-- begin Source passage --

Are you ready to get all philosophical with me today??

Ok, so I had grand plans of giving you lovely readers a fun video today….BUT…there is always a but…I can’t get this out of my head and this is the BEST place for me to flesh this out. So…here goes.

There was a comment left on one of the past blogs about how much time I spend working out a day, and by posting that on twitter I am putting unrealistic expectations on people etc. Now, this person really was coming from a good place, and I appreciated the honesty. Let’s not get out the pitch-forks and torches just yet, because I want this to be a place we can all be honest…politely please.   After I let the sting of criticism roll off me I began to really think about this statement. Am I being realistic about my workout schedule….is it too much?

-- end Source passage --

▶ **Stated problem A**
Please extract the lines of the records that begin at the line containing "this 468×264 image." and end after the line containing "rusty patina paint [294, 222, 484, 338]", copying them without changes and leaving out the pictures.
The blog post and the records were drawn from separate sources.

-- begin Data entries --

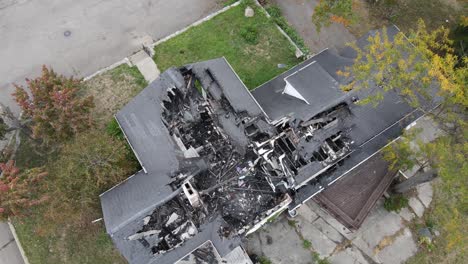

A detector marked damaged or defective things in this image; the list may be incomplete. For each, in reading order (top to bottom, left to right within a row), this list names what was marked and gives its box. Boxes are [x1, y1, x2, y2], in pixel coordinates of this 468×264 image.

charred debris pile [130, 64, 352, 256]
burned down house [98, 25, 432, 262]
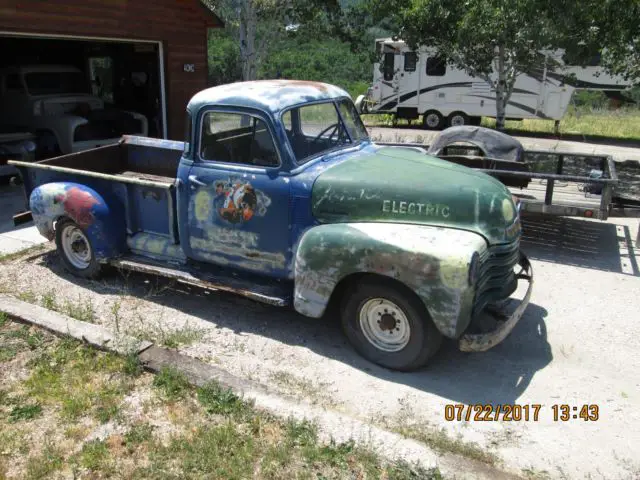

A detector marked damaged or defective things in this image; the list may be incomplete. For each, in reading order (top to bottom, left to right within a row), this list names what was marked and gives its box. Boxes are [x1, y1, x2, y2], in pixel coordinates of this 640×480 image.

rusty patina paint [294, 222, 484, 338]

-- end Data entries --
-- begin Data entries --

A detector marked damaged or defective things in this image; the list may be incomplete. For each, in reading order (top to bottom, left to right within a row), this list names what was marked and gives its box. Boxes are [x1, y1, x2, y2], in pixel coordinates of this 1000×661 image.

-- end Data entries --

▶ **Stated problem B**
In the blog post, what topic did the comment left on a past blog address?

▶ **Task solution A**
A detector marked damaged or defective things in this image; the list may be incomplete. For each, in reading order (top to bottom, left to right within a row), this list names what was marked and gives its box. Boxes are [x1, y1, x2, y2], in pixel coordinates of this 468×264 image.

charred debris pile [130, 64, 352, 256]
burned down house [98, 25, 432, 262]

A detector marked damaged or defective things in this image; the list may be incomplete. For each, in reading order (top to bottom, left to right within a row), this list names what was marked and gives its box. Boxes are [x1, y1, x2, y2], in pixel coordinates of this 640×480 image.

rusty patina paint [294, 222, 484, 338]

▶ **Task solution B**
How much time the writer spends working out a day.